The other element to take in consideration is that we don’t know the format of our JSON object. You can represent a JSON object in three different ways: a string, an array or a stdClass object. We’re going to try to deal with all three scenarios.

Our from_api static factory method makes heavy use of conditionals to deal with these different scenarios. We start with a guard clause to check if the given object argument is a string using the is_string function. If we have a string, we pass it to the json_decode function to convert it into an object.

At this point, we know that we can’t have a string anymore. We need to deal with the other two scenarios where object is either a stdClass object or an array. This is what the last set of guard clauses does.

Both conditions in the guard clauses follow a similar pattern. They both start by checking the type of the object variable. We use the is_array function to check if object is an array. And we use the instanceof operator to check if object is a stdClass object.

Once we know the type of the object variable, we can check if it contains the necessary data. We do that using the isset function. We pass it all the values that we want to pass to our constructor.

For our call to the constructor, we use the self keyword. It acts as a shortcut to our class name. It’s equivalent to writing new MyPlugin_Product.

It’s also worth noting that the from_api static factory method can also return null. This will happen if object isn’t a valid JSON object, array or stdClass object. This is a preventive measure so that we don’t get errors because some information is missing.

Note on the isset function

Now, there’s a good chance that you never saw the isset function used the way we’re using it here. Most of us pass it one argument and nothing more. But isset can accept as many arguments as you want!

When you use isset with multiple arguments, it’ll only return true if all the arguments are set. This means that isset will only return true if we have an id, name and type in our object or array. This lets us pass those values to our constructor without having to worry whether those values exist or not.

Creating a product from a post object

Next, we want to look at our other static factory method. We need it to create a MyPlugin_Product object from a WP_Post object.
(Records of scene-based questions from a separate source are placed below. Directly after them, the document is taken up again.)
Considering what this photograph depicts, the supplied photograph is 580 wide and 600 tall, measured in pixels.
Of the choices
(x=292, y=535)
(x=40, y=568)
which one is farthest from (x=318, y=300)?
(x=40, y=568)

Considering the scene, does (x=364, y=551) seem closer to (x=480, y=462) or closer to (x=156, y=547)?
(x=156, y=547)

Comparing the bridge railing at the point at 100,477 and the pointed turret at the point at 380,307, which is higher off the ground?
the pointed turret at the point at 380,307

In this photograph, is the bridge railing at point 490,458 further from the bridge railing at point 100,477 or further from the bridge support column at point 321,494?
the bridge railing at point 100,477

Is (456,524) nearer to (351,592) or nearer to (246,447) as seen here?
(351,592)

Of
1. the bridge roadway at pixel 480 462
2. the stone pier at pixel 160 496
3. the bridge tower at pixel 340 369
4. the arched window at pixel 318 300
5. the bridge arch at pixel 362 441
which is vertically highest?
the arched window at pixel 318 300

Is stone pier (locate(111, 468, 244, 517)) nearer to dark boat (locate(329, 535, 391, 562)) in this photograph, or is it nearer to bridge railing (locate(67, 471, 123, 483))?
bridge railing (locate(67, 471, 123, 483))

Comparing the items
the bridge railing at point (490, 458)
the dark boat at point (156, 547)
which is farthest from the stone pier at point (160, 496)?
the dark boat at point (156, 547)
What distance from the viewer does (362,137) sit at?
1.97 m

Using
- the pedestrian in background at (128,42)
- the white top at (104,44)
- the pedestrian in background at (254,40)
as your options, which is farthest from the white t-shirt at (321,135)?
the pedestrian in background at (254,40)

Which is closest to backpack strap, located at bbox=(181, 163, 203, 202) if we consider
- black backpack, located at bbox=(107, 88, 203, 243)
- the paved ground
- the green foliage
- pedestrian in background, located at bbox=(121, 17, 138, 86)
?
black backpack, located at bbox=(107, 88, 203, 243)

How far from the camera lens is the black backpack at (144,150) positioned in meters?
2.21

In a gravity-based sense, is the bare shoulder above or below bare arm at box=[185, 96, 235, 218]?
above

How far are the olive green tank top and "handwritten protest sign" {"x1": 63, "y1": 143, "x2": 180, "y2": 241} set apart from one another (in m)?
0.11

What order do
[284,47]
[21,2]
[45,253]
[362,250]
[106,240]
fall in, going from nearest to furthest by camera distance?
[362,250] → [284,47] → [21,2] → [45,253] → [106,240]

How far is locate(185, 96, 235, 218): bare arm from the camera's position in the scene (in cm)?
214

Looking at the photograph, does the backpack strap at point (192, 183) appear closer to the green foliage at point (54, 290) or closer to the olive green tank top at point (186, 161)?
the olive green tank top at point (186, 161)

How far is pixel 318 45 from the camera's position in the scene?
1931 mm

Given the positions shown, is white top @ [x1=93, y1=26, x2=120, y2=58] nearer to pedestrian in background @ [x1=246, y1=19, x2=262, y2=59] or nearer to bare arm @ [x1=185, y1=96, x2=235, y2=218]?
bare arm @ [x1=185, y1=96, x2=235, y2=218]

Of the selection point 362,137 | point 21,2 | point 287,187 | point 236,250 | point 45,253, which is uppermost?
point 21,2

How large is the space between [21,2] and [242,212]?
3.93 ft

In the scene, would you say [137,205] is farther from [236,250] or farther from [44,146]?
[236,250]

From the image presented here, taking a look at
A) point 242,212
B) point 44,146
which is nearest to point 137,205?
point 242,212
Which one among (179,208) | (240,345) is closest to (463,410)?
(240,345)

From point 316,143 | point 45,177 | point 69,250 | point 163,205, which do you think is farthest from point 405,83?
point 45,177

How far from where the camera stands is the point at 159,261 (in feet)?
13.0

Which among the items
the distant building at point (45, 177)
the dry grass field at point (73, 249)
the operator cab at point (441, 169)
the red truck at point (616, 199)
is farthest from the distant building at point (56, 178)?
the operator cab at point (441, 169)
This code will be a lot like the one from the from_api static factory method.

So here’s our static factory method for WP_Post objects. We called it from_post. The reasoning for the name is the same as the from_api static factory method. It makes it clear that we use this static factory method to create a MyPlugin_Product object from a post.

The from_post static factory method starts with a guard clause. The guard clause uses the isset function to check if our WP_Post object has the required post metadata. We need values for myplugin_product_id, myplugin_product_name and myplugin_product_type.

If we’re missing any of those values, the from_post static factory method returns nothing. (This is the same as returning null.) Otherwise, it returns a new MyPlugin_Product object using the post metadata.

Should you make your constructor private?

This wraps up the theory and the example of static factory methods. You might be wondering what the role of the constructor is at this point. Should it even be accessible outside the class?

This is a good question! You could change the visibility of the constructor from public to private. This would force everyone to use your static factory methods instead of the constructor.

This might seem like we’re just implementing the singleton pattern by doing that, but we’re not. There’s a crucial difference between making a constructor private here and doing it with the singleton pattern. In this case, we’re not preventing anyone from creating new MyPlugin_Product objects. We’re just preventing them from doing it the standard way using the new keyword.

A powerful way to use the static keyword

The static keyword is an easy concept to understand in object-oriented programming. But, as we’ve seen before, it’s also easy to abuse it. Its ease-of-use masks the difficulty in using it for the right type of problems.

But the static factory method pattern is a great example of how to use the static keyword! And not only that, it’s also a great tool to have under your belt. It offers an elegant way to let you create new objects based on different contexts.